中江監督は、今回が長編映画1作目で、企画・脚本も自ら担当したオリジナル作。長澤さんは「(監督の映画への)喜びがあふれていて……。私へのプレッシャーとしてのしかかってきました。中江監督のやる気がすごくて怖かったです」と苦笑い。「クランクインする前にすごい怖い“呪いの手紙”みたいな長文のお手紙をいただいて……。思いと手紙から出ているオーラがすごくて」とジョーク交じりに明かす。手紙のほかに、映画の題材になった出来事に関する新聞記事や役の説明なども受け取り、「中江監督の純粋な思いに触れて、演じることに対して、いろいろ気づかせてもらった」と感謝を口にした。
一方で、監督からの手紙はなかったという高橋さんは「そんなのあったんだ?」と驚き、自身は役の説明を「3~4ページぐらいもらいました」と明かす。「すごく長い時間を使って、ミリ単位で修正を重ねていって……。これが映画だなと感じました。ぜいたくな環境だった」と撮影を振り返った。

— 記録データ —
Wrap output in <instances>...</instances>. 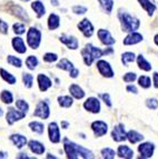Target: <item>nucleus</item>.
<instances>
[{"mask_svg":"<svg viewBox=\"0 0 158 159\" xmlns=\"http://www.w3.org/2000/svg\"><path fill=\"white\" fill-rule=\"evenodd\" d=\"M65 150H66L68 158H78V157L94 158L91 151H89L88 149L84 148L81 146H78V145H76L74 143H70L67 139H65Z\"/></svg>","mask_w":158,"mask_h":159,"instance_id":"obj_1","label":"nucleus"},{"mask_svg":"<svg viewBox=\"0 0 158 159\" xmlns=\"http://www.w3.org/2000/svg\"><path fill=\"white\" fill-rule=\"evenodd\" d=\"M103 53H104L103 50H100L99 48L94 47L92 45H87L86 48L81 51L85 64L87 65V66H90L92 64V61L100 58V57L103 56Z\"/></svg>","mask_w":158,"mask_h":159,"instance_id":"obj_2","label":"nucleus"},{"mask_svg":"<svg viewBox=\"0 0 158 159\" xmlns=\"http://www.w3.org/2000/svg\"><path fill=\"white\" fill-rule=\"evenodd\" d=\"M119 18H120V21H121V28L124 31L127 32H130V31H134V30H137L139 28V20L134 17H132L128 13H120L119 15Z\"/></svg>","mask_w":158,"mask_h":159,"instance_id":"obj_3","label":"nucleus"},{"mask_svg":"<svg viewBox=\"0 0 158 159\" xmlns=\"http://www.w3.org/2000/svg\"><path fill=\"white\" fill-rule=\"evenodd\" d=\"M41 40V34L36 28H30L27 34V43L32 49H37Z\"/></svg>","mask_w":158,"mask_h":159,"instance_id":"obj_4","label":"nucleus"},{"mask_svg":"<svg viewBox=\"0 0 158 159\" xmlns=\"http://www.w3.org/2000/svg\"><path fill=\"white\" fill-rule=\"evenodd\" d=\"M34 116L40 117V118H42V119H47L48 117H49V107H48L47 102H45V101H40V102L38 103L36 110H35Z\"/></svg>","mask_w":158,"mask_h":159,"instance_id":"obj_5","label":"nucleus"},{"mask_svg":"<svg viewBox=\"0 0 158 159\" xmlns=\"http://www.w3.org/2000/svg\"><path fill=\"white\" fill-rule=\"evenodd\" d=\"M57 67H58V68H60V69H63V70H67V71H69V72H70V76L72 78H76L77 76H78V74H79L78 70H77L76 68H74L72 64H71L70 61H69L68 59H66V58L61 59V61L59 62Z\"/></svg>","mask_w":158,"mask_h":159,"instance_id":"obj_6","label":"nucleus"},{"mask_svg":"<svg viewBox=\"0 0 158 159\" xmlns=\"http://www.w3.org/2000/svg\"><path fill=\"white\" fill-rule=\"evenodd\" d=\"M97 68L98 70H99V72L103 76H105V77H108V78H111L114 76V71L113 69H111L110 65L107 62V61L105 60H99L97 62Z\"/></svg>","mask_w":158,"mask_h":159,"instance_id":"obj_7","label":"nucleus"},{"mask_svg":"<svg viewBox=\"0 0 158 159\" xmlns=\"http://www.w3.org/2000/svg\"><path fill=\"white\" fill-rule=\"evenodd\" d=\"M154 149H155V146L150 143H142V145L138 147V150H139L140 157H142V158H149V157H151L154 154Z\"/></svg>","mask_w":158,"mask_h":159,"instance_id":"obj_8","label":"nucleus"},{"mask_svg":"<svg viewBox=\"0 0 158 159\" xmlns=\"http://www.w3.org/2000/svg\"><path fill=\"white\" fill-rule=\"evenodd\" d=\"M111 137L115 141H123L127 139V134L125 131V128L123 125H118L116 127H114L113 133H111Z\"/></svg>","mask_w":158,"mask_h":159,"instance_id":"obj_9","label":"nucleus"},{"mask_svg":"<svg viewBox=\"0 0 158 159\" xmlns=\"http://www.w3.org/2000/svg\"><path fill=\"white\" fill-rule=\"evenodd\" d=\"M84 107L86 110L90 112H94V114H97L100 110V103L98 101L97 98H88L86 100V102L84 103Z\"/></svg>","mask_w":158,"mask_h":159,"instance_id":"obj_10","label":"nucleus"},{"mask_svg":"<svg viewBox=\"0 0 158 159\" xmlns=\"http://www.w3.org/2000/svg\"><path fill=\"white\" fill-rule=\"evenodd\" d=\"M91 128L94 130V133H95V136H97V137H101V136H104L107 133V125H106V122L100 121V120L92 122Z\"/></svg>","mask_w":158,"mask_h":159,"instance_id":"obj_11","label":"nucleus"},{"mask_svg":"<svg viewBox=\"0 0 158 159\" xmlns=\"http://www.w3.org/2000/svg\"><path fill=\"white\" fill-rule=\"evenodd\" d=\"M48 131H49V138L50 141L57 143L60 141V134H59V128L57 126L56 122H51L48 128Z\"/></svg>","mask_w":158,"mask_h":159,"instance_id":"obj_12","label":"nucleus"},{"mask_svg":"<svg viewBox=\"0 0 158 159\" xmlns=\"http://www.w3.org/2000/svg\"><path fill=\"white\" fill-rule=\"evenodd\" d=\"M78 28L80 29V31L84 34L85 37H91L92 32H94V27L90 24V21L88 19H84L80 24L78 25Z\"/></svg>","mask_w":158,"mask_h":159,"instance_id":"obj_13","label":"nucleus"},{"mask_svg":"<svg viewBox=\"0 0 158 159\" xmlns=\"http://www.w3.org/2000/svg\"><path fill=\"white\" fill-rule=\"evenodd\" d=\"M26 115L20 110H15V109H9L7 112V121L9 125H12L13 122L17 121L19 119H22Z\"/></svg>","mask_w":158,"mask_h":159,"instance_id":"obj_14","label":"nucleus"},{"mask_svg":"<svg viewBox=\"0 0 158 159\" xmlns=\"http://www.w3.org/2000/svg\"><path fill=\"white\" fill-rule=\"evenodd\" d=\"M98 37H99L100 41L105 43V45H113V43H115V39L111 37V34H109L108 30L100 29L98 31Z\"/></svg>","mask_w":158,"mask_h":159,"instance_id":"obj_15","label":"nucleus"},{"mask_svg":"<svg viewBox=\"0 0 158 159\" xmlns=\"http://www.w3.org/2000/svg\"><path fill=\"white\" fill-rule=\"evenodd\" d=\"M60 40H61V43H63L67 47L70 48V49H77V48H78V40L75 37L63 34V36L60 37Z\"/></svg>","mask_w":158,"mask_h":159,"instance_id":"obj_16","label":"nucleus"},{"mask_svg":"<svg viewBox=\"0 0 158 159\" xmlns=\"http://www.w3.org/2000/svg\"><path fill=\"white\" fill-rule=\"evenodd\" d=\"M142 40V36L138 32H132L124 39V45H135Z\"/></svg>","mask_w":158,"mask_h":159,"instance_id":"obj_17","label":"nucleus"},{"mask_svg":"<svg viewBox=\"0 0 158 159\" xmlns=\"http://www.w3.org/2000/svg\"><path fill=\"white\" fill-rule=\"evenodd\" d=\"M38 84L41 91H46L49 87H51V81L45 75H38Z\"/></svg>","mask_w":158,"mask_h":159,"instance_id":"obj_18","label":"nucleus"},{"mask_svg":"<svg viewBox=\"0 0 158 159\" xmlns=\"http://www.w3.org/2000/svg\"><path fill=\"white\" fill-rule=\"evenodd\" d=\"M12 46L15 48V50L19 53H25L26 52V46H25L24 40L21 39V38L17 37V38H13L12 39Z\"/></svg>","mask_w":158,"mask_h":159,"instance_id":"obj_19","label":"nucleus"},{"mask_svg":"<svg viewBox=\"0 0 158 159\" xmlns=\"http://www.w3.org/2000/svg\"><path fill=\"white\" fill-rule=\"evenodd\" d=\"M29 148L30 150L32 151V152H35V154L37 155H41L44 154V151H45V147H44V145L42 143H40L39 141L37 140H31L29 143Z\"/></svg>","mask_w":158,"mask_h":159,"instance_id":"obj_20","label":"nucleus"},{"mask_svg":"<svg viewBox=\"0 0 158 159\" xmlns=\"http://www.w3.org/2000/svg\"><path fill=\"white\" fill-rule=\"evenodd\" d=\"M10 140L12 141L15 145H16L17 148H22V147L25 146L27 143V139L26 137H24V136L21 135H12L10 136Z\"/></svg>","mask_w":158,"mask_h":159,"instance_id":"obj_21","label":"nucleus"},{"mask_svg":"<svg viewBox=\"0 0 158 159\" xmlns=\"http://www.w3.org/2000/svg\"><path fill=\"white\" fill-rule=\"evenodd\" d=\"M118 156L121 157V158H132L134 157V151L128 146H119Z\"/></svg>","mask_w":158,"mask_h":159,"instance_id":"obj_22","label":"nucleus"},{"mask_svg":"<svg viewBox=\"0 0 158 159\" xmlns=\"http://www.w3.org/2000/svg\"><path fill=\"white\" fill-rule=\"evenodd\" d=\"M127 139H128L132 143H138V141L142 140L144 137H142V135L138 134L137 131L130 130V131H128V134H127Z\"/></svg>","mask_w":158,"mask_h":159,"instance_id":"obj_23","label":"nucleus"},{"mask_svg":"<svg viewBox=\"0 0 158 159\" xmlns=\"http://www.w3.org/2000/svg\"><path fill=\"white\" fill-rule=\"evenodd\" d=\"M70 93L77 99L84 98V96H85L84 90H82L81 88L79 87L78 85H71L70 86Z\"/></svg>","mask_w":158,"mask_h":159,"instance_id":"obj_24","label":"nucleus"},{"mask_svg":"<svg viewBox=\"0 0 158 159\" xmlns=\"http://www.w3.org/2000/svg\"><path fill=\"white\" fill-rule=\"evenodd\" d=\"M142 5V7L145 9L146 11L148 12V15H153L154 11L156 10V6L154 3H151L149 0H138Z\"/></svg>","mask_w":158,"mask_h":159,"instance_id":"obj_25","label":"nucleus"},{"mask_svg":"<svg viewBox=\"0 0 158 159\" xmlns=\"http://www.w3.org/2000/svg\"><path fill=\"white\" fill-rule=\"evenodd\" d=\"M48 27L50 30H53L59 27V17L55 13H51L48 19Z\"/></svg>","mask_w":158,"mask_h":159,"instance_id":"obj_26","label":"nucleus"},{"mask_svg":"<svg viewBox=\"0 0 158 159\" xmlns=\"http://www.w3.org/2000/svg\"><path fill=\"white\" fill-rule=\"evenodd\" d=\"M31 7L35 10V12H37L38 18H40V17H42L44 15H45V11H46L45 7H44V5H42L40 1H35V2H32Z\"/></svg>","mask_w":158,"mask_h":159,"instance_id":"obj_27","label":"nucleus"},{"mask_svg":"<svg viewBox=\"0 0 158 159\" xmlns=\"http://www.w3.org/2000/svg\"><path fill=\"white\" fill-rule=\"evenodd\" d=\"M137 62H138V66H139V68L142 69V70H145V71H149L150 69H151L150 64L148 62L147 60H146L145 58H144V56H142V55H139V56H138Z\"/></svg>","mask_w":158,"mask_h":159,"instance_id":"obj_28","label":"nucleus"},{"mask_svg":"<svg viewBox=\"0 0 158 159\" xmlns=\"http://www.w3.org/2000/svg\"><path fill=\"white\" fill-rule=\"evenodd\" d=\"M0 74H1V77H2V79L5 80V81H7L8 84H10V85H13V84H16V78L13 77L12 75L9 74V72H7L5 70V69H0Z\"/></svg>","mask_w":158,"mask_h":159,"instance_id":"obj_29","label":"nucleus"},{"mask_svg":"<svg viewBox=\"0 0 158 159\" xmlns=\"http://www.w3.org/2000/svg\"><path fill=\"white\" fill-rule=\"evenodd\" d=\"M99 3H100V6L105 9L107 13L111 12V10H113V7H114V1H113V0H99Z\"/></svg>","mask_w":158,"mask_h":159,"instance_id":"obj_30","label":"nucleus"},{"mask_svg":"<svg viewBox=\"0 0 158 159\" xmlns=\"http://www.w3.org/2000/svg\"><path fill=\"white\" fill-rule=\"evenodd\" d=\"M58 101L61 107H70L72 105V99L69 96H61L58 98Z\"/></svg>","mask_w":158,"mask_h":159,"instance_id":"obj_31","label":"nucleus"},{"mask_svg":"<svg viewBox=\"0 0 158 159\" xmlns=\"http://www.w3.org/2000/svg\"><path fill=\"white\" fill-rule=\"evenodd\" d=\"M29 127L31 128V130H34L35 133L37 134H42L44 133V125H42L41 122H38V121H32L29 124Z\"/></svg>","mask_w":158,"mask_h":159,"instance_id":"obj_32","label":"nucleus"},{"mask_svg":"<svg viewBox=\"0 0 158 159\" xmlns=\"http://www.w3.org/2000/svg\"><path fill=\"white\" fill-rule=\"evenodd\" d=\"M0 98H1V100H2L5 103H11L12 102V95H11V93L8 90H3L2 93H1Z\"/></svg>","mask_w":158,"mask_h":159,"instance_id":"obj_33","label":"nucleus"},{"mask_svg":"<svg viewBox=\"0 0 158 159\" xmlns=\"http://www.w3.org/2000/svg\"><path fill=\"white\" fill-rule=\"evenodd\" d=\"M135 60V55L132 52H125L123 55V58H121V61H123V64L126 66L128 65L129 62H132Z\"/></svg>","mask_w":158,"mask_h":159,"instance_id":"obj_34","label":"nucleus"},{"mask_svg":"<svg viewBox=\"0 0 158 159\" xmlns=\"http://www.w3.org/2000/svg\"><path fill=\"white\" fill-rule=\"evenodd\" d=\"M26 64H27V67L29 69H35L36 67H37V65H38V60H37V58L35 56H29L28 58H27V60H26Z\"/></svg>","mask_w":158,"mask_h":159,"instance_id":"obj_35","label":"nucleus"},{"mask_svg":"<svg viewBox=\"0 0 158 159\" xmlns=\"http://www.w3.org/2000/svg\"><path fill=\"white\" fill-rule=\"evenodd\" d=\"M16 106H17V108L20 110V111H22L25 115L28 112V109H29V106H28V103L26 102V101H24V100H17V102H16Z\"/></svg>","mask_w":158,"mask_h":159,"instance_id":"obj_36","label":"nucleus"},{"mask_svg":"<svg viewBox=\"0 0 158 159\" xmlns=\"http://www.w3.org/2000/svg\"><path fill=\"white\" fill-rule=\"evenodd\" d=\"M101 155H103L104 158H107V159H111V158H115V155L116 152L110 148H105L101 150Z\"/></svg>","mask_w":158,"mask_h":159,"instance_id":"obj_37","label":"nucleus"},{"mask_svg":"<svg viewBox=\"0 0 158 159\" xmlns=\"http://www.w3.org/2000/svg\"><path fill=\"white\" fill-rule=\"evenodd\" d=\"M138 82L139 85L142 86V88H149L150 87V78L147 77V76H142V77L138 79Z\"/></svg>","mask_w":158,"mask_h":159,"instance_id":"obj_38","label":"nucleus"},{"mask_svg":"<svg viewBox=\"0 0 158 159\" xmlns=\"http://www.w3.org/2000/svg\"><path fill=\"white\" fill-rule=\"evenodd\" d=\"M22 79H24V82L26 87L30 88L32 86V80H34V77H32L30 74H24L22 75Z\"/></svg>","mask_w":158,"mask_h":159,"instance_id":"obj_39","label":"nucleus"},{"mask_svg":"<svg viewBox=\"0 0 158 159\" xmlns=\"http://www.w3.org/2000/svg\"><path fill=\"white\" fill-rule=\"evenodd\" d=\"M8 62L10 65H12L13 67H21V60L19 58H17V57H13V56H9L8 57Z\"/></svg>","mask_w":158,"mask_h":159,"instance_id":"obj_40","label":"nucleus"},{"mask_svg":"<svg viewBox=\"0 0 158 159\" xmlns=\"http://www.w3.org/2000/svg\"><path fill=\"white\" fill-rule=\"evenodd\" d=\"M57 55L56 53H51V52H48L46 53L45 56H44V60L47 61V62H53V61H56L57 60Z\"/></svg>","mask_w":158,"mask_h":159,"instance_id":"obj_41","label":"nucleus"},{"mask_svg":"<svg viewBox=\"0 0 158 159\" xmlns=\"http://www.w3.org/2000/svg\"><path fill=\"white\" fill-rule=\"evenodd\" d=\"M25 26L21 24H15L13 25V31L16 32L17 34H22L25 32Z\"/></svg>","mask_w":158,"mask_h":159,"instance_id":"obj_42","label":"nucleus"},{"mask_svg":"<svg viewBox=\"0 0 158 159\" xmlns=\"http://www.w3.org/2000/svg\"><path fill=\"white\" fill-rule=\"evenodd\" d=\"M146 105H147L148 108L150 109H156L158 107V100L155 98H151V99H148L147 101H146Z\"/></svg>","mask_w":158,"mask_h":159,"instance_id":"obj_43","label":"nucleus"},{"mask_svg":"<svg viewBox=\"0 0 158 159\" xmlns=\"http://www.w3.org/2000/svg\"><path fill=\"white\" fill-rule=\"evenodd\" d=\"M136 78H137V76L134 72H128V74H126L124 76V80L126 82H132Z\"/></svg>","mask_w":158,"mask_h":159,"instance_id":"obj_44","label":"nucleus"},{"mask_svg":"<svg viewBox=\"0 0 158 159\" xmlns=\"http://www.w3.org/2000/svg\"><path fill=\"white\" fill-rule=\"evenodd\" d=\"M8 28H9V26H8V24L6 21H3V20H0V32L1 34H7L8 32Z\"/></svg>","mask_w":158,"mask_h":159,"instance_id":"obj_45","label":"nucleus"},{"mask_svg":"<svg viewBox=\"0 0 158 159\" xmlns=\"http://www.w3.org/2000/svg\"><path fill=\"white\" fill-rule=\"evenodd\" d=\"M72 10H74L75 13H85L86 11H87V8H85V7H80V6H76V7L72 8Z\"/></svg>","mask_w":158,"mask_h":159,"instance_id":"obj_46","label":"nucleus"},{"mask_svg":"<svg viewBox=\"0 0 158 159\" xmlns=\"http://www.w3.org/2000/svg\"><path fill=\"white\" fill-rule=\"evenodd\" d=\"M100 97H101V98L104 99V101L107 103V106L111 107V101H110V98H109L108 93H103V95H100Z\"/></svg>","mask_w":158,"mask_h":159,"instance_id":"obj_47","label":"nucleus"},{"mask_svg":"<svg viewBox=\"0 0 158 159\" xmlns=\"http://www.w3.org/2000/svg\"><path fill=\"white\" fill-rule=\"evenodd\" d=\"M127 90L130 91V93H138L137 88L135 87V86H128V87H127Z\"/></svg>","mask_w":158,"mask_h":159,"instance_id":"obj_48","label":"nucleus"},{"mask_svg":"<svg viewBox=\"0 0 158 159\" xmlns=\"http://www.w3.org/2000/svg\"><path fill=\"white\" fill-rule=\"evenodd\" d=\"M154 84H155V87L158 88V74L157 72L154 74Z\"/></svg>","mask_w":158,"mask_h":159,"instance_id":"obj_49","label":"nucleus"},{"mask_svg":"<svg viewBox=\"0 0 158 159\" xmlns=\"http://www.w3.org/2000/svg\"><path fill=\"white\" fill-rule=\"evenodd\" d=\"M61 125H63V127L65 128V129H66V128L68 127V124H67V122H63V124H61Z\"/></svg>","mask_w":158,"mask_h":159,"instance_id":"obj_50","label":"nucleus"},{"mask_svg":"<svg viewBox=\"0 0 158 159\" xmlns=\"http://www.w3.org/2000/svg\"><path fill=\"white\" fill-rule=\"evenodd\" d=\"M155 43L158 46V34H156L155 36Z\"/></svg>","mask_w":158,"mask_h":159,"instance_id":"obj_51","label":"nucleus"},{"mask_svg":"<svg viewBox=\"0 0 158 159\" xmlns=\"http://www.w3.org/2000/svg\"><path fill=\"white\" fill-rule=\"evenodd\" d=\"M2 114H3V111H2V109L0 108V116H2Z\"/></svg>","mask_w":158,"mask_h":159,"instance_id":"obj_52","label":"nucleus"},{"mask_svg":"<svg viewBox=\"0 0 158 159\" xmlns=\"http://www.w3.org/2000/svg\"><path fill=\"white\" fill-rule=\"evenodd\" d=\"M22 1H29V0H22Z\"/></svg>","mask_w":158,"mask_h":159,"instance_id":"obj_53","label":"nucleus"}]
</instances>
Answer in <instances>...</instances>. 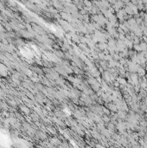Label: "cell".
<instances>
[{"label": "cell", "mask_w": 147, "mask_h": 148, "mask_svg": "<svg viewBox=\"0 0 147 148\" xmlns=\"http://www.w3.org/2000/svg\"><path fill=\"white\" fill-rule=\"evenodd\" d=\"M125 15V11H122V10L119 11L118 13H117V17H119V18H120V19H123Z\"/></svg>", "instance_id": "6da1fadb"}]
</instances>
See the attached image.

— 課題の指示 —
[A] 本文の「中江監督は、今回が長編映画1」から「だった」と撮影を振り返った。」までを一字一句変えずに書き写してください。
[B] 本文によると、高橋さんは役の説明をどのくらいの量もらったと明かしていますか。

— 解答例 —
[A]
中江監督は、今回が長編映画1作目で、企画・脚本も自ら担当したオリジナル作。長澤さんは「(監督の映画への)喜びがあふれていて……。私へのプレッシャーとしてのしかかってきました。中江監督のやる気がすごくて怖かったです」と苦笑い。「クランクインする前にすごい怖い“呪いの手紙”みたいな長文のお手紙をいただいて……。思いと手紙から出ているオーラがすごくて」とジョーク交じりに明かす。手紙のほかに、映画の題材になった出来事に関する新聞記事や役の説明なども受け取り、「中江監督の純粋な思いに触れて、演じることに対して、いろいろ気づかせてもらった」と感謝を口にした。
一方で、監督からの手紙はなかったという高橋さんは「そんなのあったんだ?」と驚き、自身は役の説明を「3~4ページぐらいもらいました」と明かす。「すごく長い時間を使って、ミリ単位で修正を重ねていって……。これが映画だなと感じました。ぜいたくな環境だった」と撮影を振り返った。

[B] 3~4ページぐらいです。